We do the best we can with contact.

OP posts:
Lemonmelon1 · 07/09/2024 17:55

AnneLovesGilbert · 07/09/2024 17:46

If your kids walk to school and neither of you has a job why can’t you take SS to school even if it’s half an hour away? By you I mean his dad but if you insisted on the location of your current house on the basis you’d continue the existing contact schedule it’s not okay to decide it’s too much hassle.

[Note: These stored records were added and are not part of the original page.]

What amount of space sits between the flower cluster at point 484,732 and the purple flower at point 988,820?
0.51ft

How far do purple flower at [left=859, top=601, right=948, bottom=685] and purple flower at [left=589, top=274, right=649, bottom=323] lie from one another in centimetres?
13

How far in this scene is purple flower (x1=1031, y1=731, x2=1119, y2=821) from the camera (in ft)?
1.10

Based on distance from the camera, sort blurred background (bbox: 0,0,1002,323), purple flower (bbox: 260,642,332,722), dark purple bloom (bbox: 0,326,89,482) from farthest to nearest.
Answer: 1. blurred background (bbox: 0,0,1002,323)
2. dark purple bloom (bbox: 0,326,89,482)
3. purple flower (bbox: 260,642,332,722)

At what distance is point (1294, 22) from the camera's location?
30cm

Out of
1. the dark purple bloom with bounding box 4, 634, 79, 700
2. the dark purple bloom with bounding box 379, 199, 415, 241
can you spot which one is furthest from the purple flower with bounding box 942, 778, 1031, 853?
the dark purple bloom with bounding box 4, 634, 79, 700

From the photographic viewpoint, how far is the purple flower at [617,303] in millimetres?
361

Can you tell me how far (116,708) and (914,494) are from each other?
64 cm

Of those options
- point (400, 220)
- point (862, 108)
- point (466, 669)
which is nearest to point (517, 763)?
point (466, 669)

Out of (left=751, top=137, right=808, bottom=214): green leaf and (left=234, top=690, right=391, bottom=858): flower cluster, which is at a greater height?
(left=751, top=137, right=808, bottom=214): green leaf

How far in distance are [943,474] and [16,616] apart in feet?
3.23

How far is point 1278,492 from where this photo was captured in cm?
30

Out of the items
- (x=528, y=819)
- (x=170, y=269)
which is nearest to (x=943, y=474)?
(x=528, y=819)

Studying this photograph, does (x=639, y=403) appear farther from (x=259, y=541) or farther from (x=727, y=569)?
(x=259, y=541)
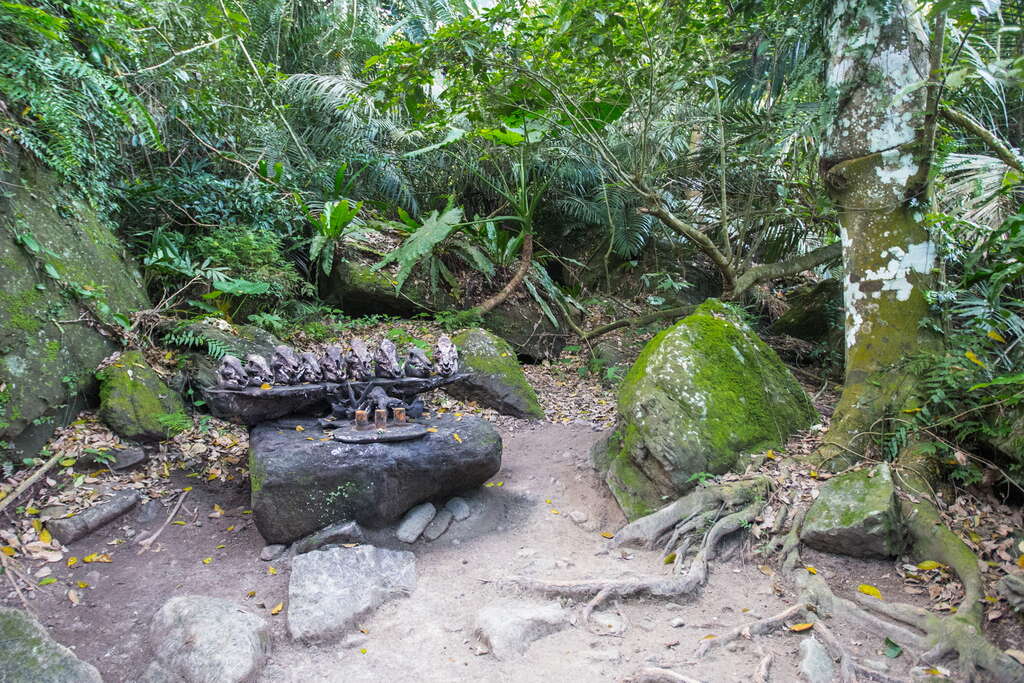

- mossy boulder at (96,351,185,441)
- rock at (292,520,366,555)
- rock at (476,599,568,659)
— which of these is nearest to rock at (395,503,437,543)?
rock at (292,520,366,555)

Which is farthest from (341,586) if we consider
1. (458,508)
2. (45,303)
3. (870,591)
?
(45,303)

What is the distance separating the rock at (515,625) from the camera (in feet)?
9.68

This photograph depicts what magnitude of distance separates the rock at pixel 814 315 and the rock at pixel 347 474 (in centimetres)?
559

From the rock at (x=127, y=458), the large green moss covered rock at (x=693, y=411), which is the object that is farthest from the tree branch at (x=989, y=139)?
the rock at (x=127, y=458)

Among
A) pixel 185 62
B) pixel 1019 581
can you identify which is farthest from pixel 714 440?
pixel 185 62

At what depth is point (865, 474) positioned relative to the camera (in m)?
3.66

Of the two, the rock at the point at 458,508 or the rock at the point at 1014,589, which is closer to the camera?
the rock at the point at 1014,589

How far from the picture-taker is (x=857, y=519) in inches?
132

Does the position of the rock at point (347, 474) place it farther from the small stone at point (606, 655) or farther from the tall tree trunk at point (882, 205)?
the tall tree trunk at point (882, 205)

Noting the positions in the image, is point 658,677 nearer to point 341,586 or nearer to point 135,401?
point 341,586

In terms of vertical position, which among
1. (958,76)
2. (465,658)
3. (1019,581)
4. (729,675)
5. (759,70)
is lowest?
(465,658)

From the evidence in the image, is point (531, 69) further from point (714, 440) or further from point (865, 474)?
point (865, 474)

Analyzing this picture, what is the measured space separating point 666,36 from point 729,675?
18.3ft

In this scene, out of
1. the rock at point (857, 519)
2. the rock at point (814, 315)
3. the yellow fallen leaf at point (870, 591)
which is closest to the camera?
the yellow fallen leaf at point (870, 591)
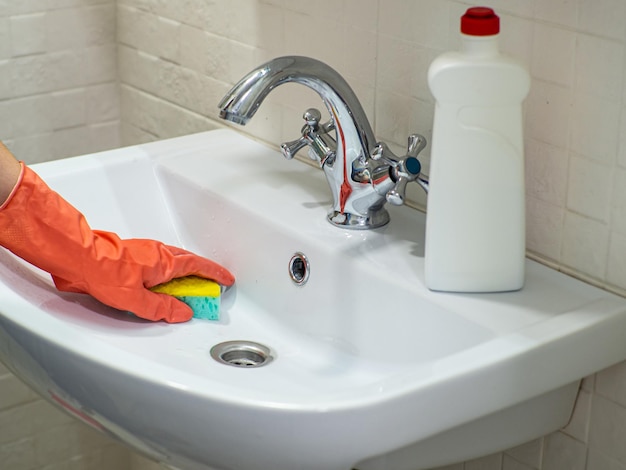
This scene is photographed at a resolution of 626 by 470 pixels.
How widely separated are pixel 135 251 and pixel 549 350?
0.44 metres

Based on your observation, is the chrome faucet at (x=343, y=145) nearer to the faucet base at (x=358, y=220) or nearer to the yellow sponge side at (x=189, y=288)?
the faucet base at (x=358, y=220)

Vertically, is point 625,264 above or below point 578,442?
above

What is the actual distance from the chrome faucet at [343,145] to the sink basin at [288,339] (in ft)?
0.12

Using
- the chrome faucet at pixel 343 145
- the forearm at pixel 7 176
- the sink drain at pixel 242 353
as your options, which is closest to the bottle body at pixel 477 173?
the chrome faucet at pixel 343 145

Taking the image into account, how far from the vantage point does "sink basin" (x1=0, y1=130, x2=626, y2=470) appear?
2.52 feet

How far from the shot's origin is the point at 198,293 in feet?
3.66

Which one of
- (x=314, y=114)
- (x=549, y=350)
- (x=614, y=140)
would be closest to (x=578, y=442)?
(x=549, y=350)

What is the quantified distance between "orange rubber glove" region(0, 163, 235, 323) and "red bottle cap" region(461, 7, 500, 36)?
403 mm

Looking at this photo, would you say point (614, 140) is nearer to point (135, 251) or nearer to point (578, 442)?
point (578, 442)

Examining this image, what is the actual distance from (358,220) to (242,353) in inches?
7.5

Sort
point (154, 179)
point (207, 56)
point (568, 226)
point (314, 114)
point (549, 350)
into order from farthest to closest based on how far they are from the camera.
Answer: point (207, 56) < point (154, 179) < point (314, 114) < point (568, 226) < point (549, 350)

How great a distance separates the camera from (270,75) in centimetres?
101

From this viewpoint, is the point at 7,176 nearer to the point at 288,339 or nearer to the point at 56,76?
the point at 288,339

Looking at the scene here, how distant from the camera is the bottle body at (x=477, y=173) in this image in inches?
34.5
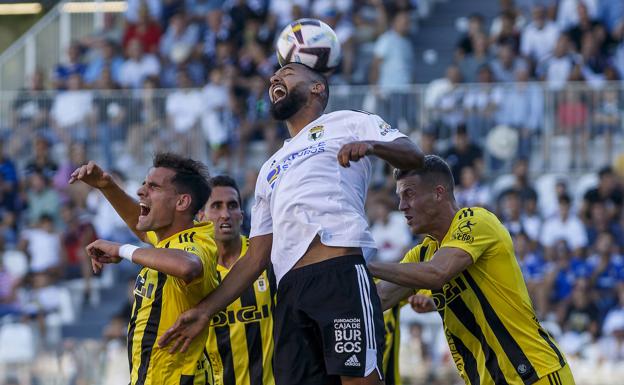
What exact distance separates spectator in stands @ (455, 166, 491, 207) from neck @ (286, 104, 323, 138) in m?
Result: 9.44

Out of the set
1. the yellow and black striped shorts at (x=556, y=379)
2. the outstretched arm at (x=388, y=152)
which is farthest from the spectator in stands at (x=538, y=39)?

I’m rolling my eyes like mad at the idea she bribed him to have a baby. What did she offer him? But the point is he agreed and now he’s a dad and he seems much more inclined to help you bring your kids up than do anything for his.

You say you’re both willing to compromise but there’s no evidence of that.

Also I did not insist on this location. We applied for rental properties close to ss and close to my children's school. This was the only one we were chosen for as we have a dog which a lot of landlords didn't want.
It's not a case of my deciding it is no long convenient to drive over. I am unable to work due to ill health and am struggling to keep going.

OP posts:
FoxtrotOscarKindaDay · 07/09/2024 18:03

@Lemonmelon1 I think the point @AnneLovesGilbert was making is that your children walk to school. Why can't your husband walk them to school on the one morning you would have your ss so you can take him to school, on time?

Your children need someone to walk them to school, it doesn't have to be you on that one morning.